Mr Trump and his wife Melania were greeted in the Saudi capital by King Salman on Saturday morning local time.
The eight-day trip will also take in Israel, the Palestinian territories, Brussels, the Vatican, and Sicily.
Saturday's deals on arms and with energy giant Aramco are expected to be worth at least $US150bn.
The visit comes as Mr Trump faces uproar at home following his sacking of FBI director James Comey.
Mr Trump is accompanied on his visit by his daughter Ivanka, an unpaid White House adviser, and her husband Jared Kushner, a key member of the Trump cabinet.
Like British Prime Minister Theresa May and German Chancellor Angela Merkel on their recent visits to Saudi Arabia, Mrs Trump and Ivanka Trump did not wear headscarves.
In January 2015, Mr Trump criticised then-First Lady Michelle Obama for doing the same. In a tweet, Mr Trump said she had "insulted" her hosts.

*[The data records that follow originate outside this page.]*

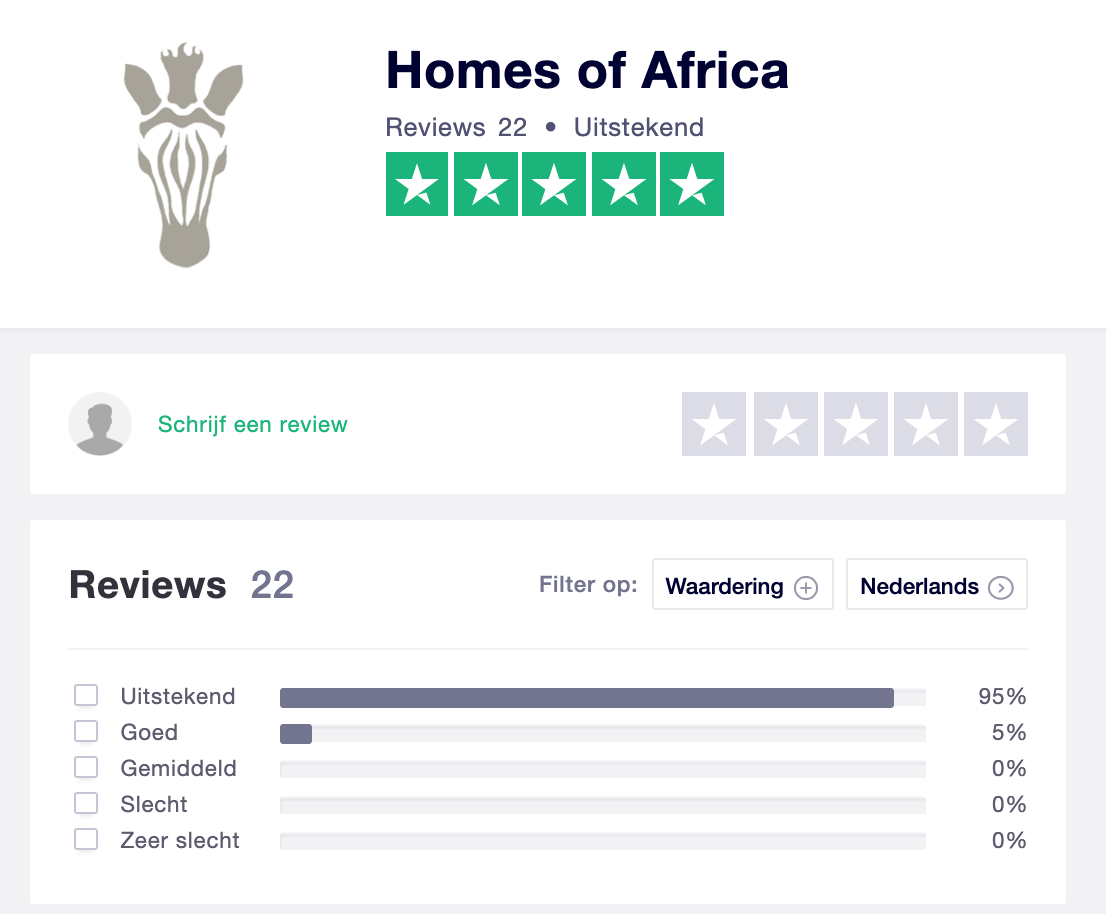 Reviews Homes of Africa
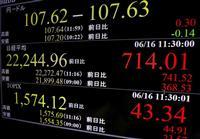 東証、午前終値は714円01銭高の2万2244円96銭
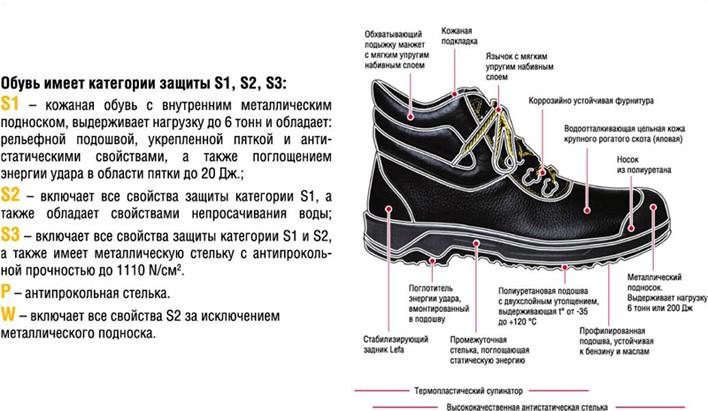 markirovka-obuvi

On Sunday, Mr Trump will attend the Arab Islamic American Summit in Riyadh and speak about his "hopes of a peaceful vision of Islam". Aides say the president hopes his speech will resonate worldwide and express "a common vision of peace, progress and prosperity".
Mr Trump caused controversy during his campaign by calling for Muslims to be temporarily banned from entering the US over security concerns. Legislation aimed at restricting travel from several Muslim-majority countries remains tied up in the US courts.
The summit agenda is expected to focus on combating Islamist militants and the growing regional influence of Iran.
Mr Trump has been a fierce critic of the international deal with Iran which eased sanctions in return for a curb on its nuclear activities.
Unlike his predecessor, Barack Obama, he is not expected to highlight human rights during his trip.
On Saturday morning, Amin Nasser, the chief executive of Saudi oil giant Aramco, said $50bn (£38bn) of deals would be signed with 11 US companies. The deal is part of a wider drive to diversify the Saudi economy away from oil.
Separately, US media say Saudi Arabia will commit to buying about $100bn of US-made arms.
Saudi Arabia has been fighting Houthi rebels in neighbouring Yemen since March 2015. The United Nations says about 10,000 people have been killed since the fighting began, with Yemen on the verge of famine.
On Sunday President Trump will try to address these concerns in a speech to more than 40 leaders of Muslim nations in which he will call for a united stand against extremism and intolerance.
Some have already commentated that Donald Trump is an unusual choice to deliver such a message but for now, Saudi officials are giving him the benefit of the doubt.